Sheri also mentioned briefly how the seeds in the typical “Halloween pumpkin” can be cooked and eaten just like the other seeds from other pumpkin.
Alice Bender, MS, RDN, AICR’s Director of Nutrition Programs also discussed the benefits of pumpkins. “Pumpkin, butternut and other winter squash are a great fall addition to your diet and table. Not only do they offer great fall colors, but pumpkin and squash are rich in vitamins A. The fiber is also good for your gut.” She also recommended that for canned pumpkin, buy pure pumpkin and not the high-sugar pumpkin pie mix.
Knowing the benefits and the facts behind what we are eating, try some of these great pumpkin recipes that are part of an overall diet that can help reduce your risk of cancer.
Foods that Fight Cancer: Winter SquashLearn more about selecting, preparing and storing winter squash.
The first one is the delicious Pumpkin Spice Oats. With just five minutes of prep time the night before, you will have an easy grab-and-go breakfast that will keep you satisfied all morning. These hearty, pumpkin spiced oats are packed with fiber, protein and cancer-fighting polyphenols. Whole grains like oats can improve your digestion, aid in weight control and lower your risk for colorectal cancer.

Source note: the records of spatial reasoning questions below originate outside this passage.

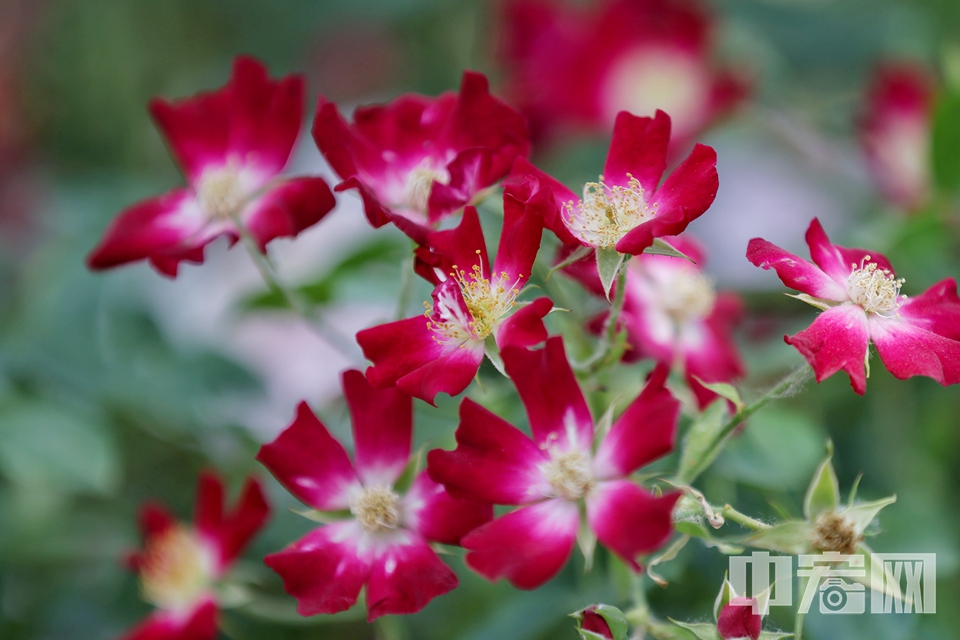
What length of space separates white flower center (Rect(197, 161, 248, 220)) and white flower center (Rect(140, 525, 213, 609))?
32 centimetres

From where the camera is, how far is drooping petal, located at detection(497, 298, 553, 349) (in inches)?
21.0

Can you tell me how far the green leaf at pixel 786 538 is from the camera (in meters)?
0.55

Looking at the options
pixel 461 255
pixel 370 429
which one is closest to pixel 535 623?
pixel 370 429

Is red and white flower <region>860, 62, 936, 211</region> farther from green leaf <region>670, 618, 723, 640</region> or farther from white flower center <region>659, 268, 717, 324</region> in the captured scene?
green leaf <region>670, 618, 723, 640</region>

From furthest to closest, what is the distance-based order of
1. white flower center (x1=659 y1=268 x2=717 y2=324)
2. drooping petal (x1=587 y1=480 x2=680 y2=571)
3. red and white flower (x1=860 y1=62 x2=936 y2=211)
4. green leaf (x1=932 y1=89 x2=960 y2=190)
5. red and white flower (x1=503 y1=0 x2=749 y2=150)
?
red and white flower (x1=503 y1=0 x2=749 y2=150), red and white flower (x1=860 y1=62 x2=936 y2=211), green leaf (x1=932 y1=89 x2=960 y2=190), white flower center (x1=659 y1=268 x2=717 y2=324), drooping petal (x1=587 y1=480 x2=680 y2=571)

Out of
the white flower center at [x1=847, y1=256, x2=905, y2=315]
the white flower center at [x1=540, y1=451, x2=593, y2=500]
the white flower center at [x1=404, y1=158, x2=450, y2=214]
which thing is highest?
the white flower center at [x1=404, y1=158, x2=450, y2=214]

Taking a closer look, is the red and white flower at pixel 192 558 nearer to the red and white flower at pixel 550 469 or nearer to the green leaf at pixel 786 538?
the red and white flower at pixel 550 469

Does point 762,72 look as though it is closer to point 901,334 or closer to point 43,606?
point 901,334

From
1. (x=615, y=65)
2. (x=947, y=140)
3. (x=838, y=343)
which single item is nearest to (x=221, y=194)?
(x=838, y=343)

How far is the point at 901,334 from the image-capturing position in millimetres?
583

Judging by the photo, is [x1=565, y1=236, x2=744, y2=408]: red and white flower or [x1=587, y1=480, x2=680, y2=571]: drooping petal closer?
[x1=587, y1=480, x2=680, y2=571]: drooping petal

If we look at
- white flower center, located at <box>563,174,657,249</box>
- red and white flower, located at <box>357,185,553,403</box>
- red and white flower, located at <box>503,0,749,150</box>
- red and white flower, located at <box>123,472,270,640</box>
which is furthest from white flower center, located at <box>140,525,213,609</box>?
red and white flower, located at <box>503,0,749,150</box>

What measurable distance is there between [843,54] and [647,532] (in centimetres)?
129

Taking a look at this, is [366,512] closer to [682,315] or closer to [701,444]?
[701,444]
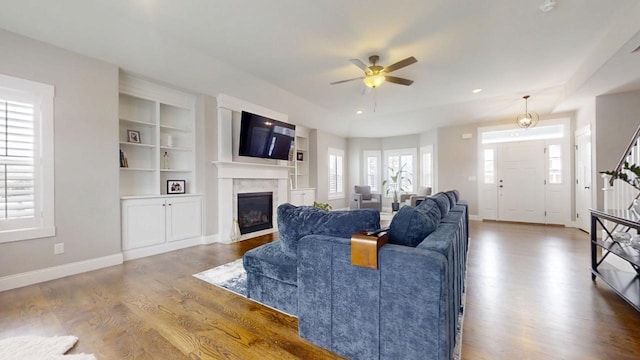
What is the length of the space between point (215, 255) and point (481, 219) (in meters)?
6.57

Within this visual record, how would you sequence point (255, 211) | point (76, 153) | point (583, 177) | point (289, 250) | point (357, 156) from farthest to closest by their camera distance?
point (357, 156)
point (583, 177)
point (255, 211)
point (76, 153)
point (289, 250)

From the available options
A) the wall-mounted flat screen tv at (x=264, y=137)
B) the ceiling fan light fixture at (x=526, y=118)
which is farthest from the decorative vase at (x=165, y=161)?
the ceiling fan light fixture at (x=526, y=118)

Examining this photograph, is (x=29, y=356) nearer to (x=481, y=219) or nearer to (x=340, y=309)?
(x=340, y=309)

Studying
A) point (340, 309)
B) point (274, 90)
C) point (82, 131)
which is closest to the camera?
point (340, 309)

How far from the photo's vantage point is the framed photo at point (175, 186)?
14.0 feet

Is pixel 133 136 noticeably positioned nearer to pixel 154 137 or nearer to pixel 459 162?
pixel 154 137

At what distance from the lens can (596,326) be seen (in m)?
1.91

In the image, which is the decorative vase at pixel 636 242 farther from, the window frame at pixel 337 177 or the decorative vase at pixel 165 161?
the window frame at pixel 337 177

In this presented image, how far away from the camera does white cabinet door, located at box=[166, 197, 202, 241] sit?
4.04 m

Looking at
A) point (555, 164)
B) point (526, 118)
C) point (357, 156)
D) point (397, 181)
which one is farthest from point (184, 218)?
point (555, 164)

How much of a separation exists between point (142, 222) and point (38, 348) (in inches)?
87.0

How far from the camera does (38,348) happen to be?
65.9 inches

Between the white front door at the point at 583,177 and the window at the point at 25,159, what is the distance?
8493 millimetres

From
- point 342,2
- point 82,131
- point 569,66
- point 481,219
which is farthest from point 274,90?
point 481,219
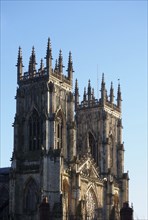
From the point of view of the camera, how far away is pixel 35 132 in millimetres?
81500

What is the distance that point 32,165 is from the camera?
7912 centimetres

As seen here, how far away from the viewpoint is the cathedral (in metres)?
77.4

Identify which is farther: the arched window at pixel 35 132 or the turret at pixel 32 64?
the turret at pixel 32 64

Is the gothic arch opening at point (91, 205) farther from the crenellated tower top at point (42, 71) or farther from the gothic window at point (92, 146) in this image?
the crenellated tower top at point (42, 71)

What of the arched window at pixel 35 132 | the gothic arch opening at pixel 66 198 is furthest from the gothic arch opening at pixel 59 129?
the gothic arch opening at pixel 66 198

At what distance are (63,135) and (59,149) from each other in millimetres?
5856

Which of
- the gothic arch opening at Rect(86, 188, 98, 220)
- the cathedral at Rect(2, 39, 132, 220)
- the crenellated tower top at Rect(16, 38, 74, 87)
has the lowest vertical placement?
the gothic arch opening at Rect(86, 188, 98, 220)

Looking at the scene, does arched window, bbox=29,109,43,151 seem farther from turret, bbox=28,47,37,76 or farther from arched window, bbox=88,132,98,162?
arched window, bbox=88,132,98,162

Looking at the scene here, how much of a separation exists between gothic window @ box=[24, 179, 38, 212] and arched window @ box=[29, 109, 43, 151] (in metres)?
5.17

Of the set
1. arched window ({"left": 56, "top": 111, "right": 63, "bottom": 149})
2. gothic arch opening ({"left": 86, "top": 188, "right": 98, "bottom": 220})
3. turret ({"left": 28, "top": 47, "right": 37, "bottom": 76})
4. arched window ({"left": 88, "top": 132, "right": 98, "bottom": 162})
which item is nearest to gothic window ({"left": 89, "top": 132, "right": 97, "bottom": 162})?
arched window ({"left": 88, "top": 132, "right": 98, "bottom": 162})

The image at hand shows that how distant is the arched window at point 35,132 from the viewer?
265 feet

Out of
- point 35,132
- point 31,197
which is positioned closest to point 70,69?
point 35,132

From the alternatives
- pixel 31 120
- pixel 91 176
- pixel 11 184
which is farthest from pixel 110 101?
pixel 11 184

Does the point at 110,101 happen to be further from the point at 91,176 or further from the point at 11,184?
the point at 11,184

The second recipe is a healthy Cranberry Flax Pumpkin Bread. In this recipe, two of the season’s most loved foods come together in a delicious homemade bread. Pumpkin’s potent beta-carotene and cranberries’ anthocyanin phytochemicals are blended together with flaxseed’s protective omega-3 fats. Flax is also being studied for its lignans, plant compounds that may play a role in protecting against breast cancer.
The last recipe is a fall-inspired Pumpkin Mac and Cheese. If your pumpkin latte consumption is borderline ridiculous, trade it in for a healthier fix. This pumpkin mac and cheese is rich in carotenoids, particularly alpha- and beta-carotene and just one serving provides 100 percent of your daily value of vitamin A. Each serving packs 17 g of protein and 4 g of fiber, yet it actually has fewer calories per serving than the 12 oz. cup (yes, the regular size) of your favorite seasonal coffee beverage.
With these pumpkin and fall-driven recipes, AICR hopes you have a healthy, pumpkin-filled October!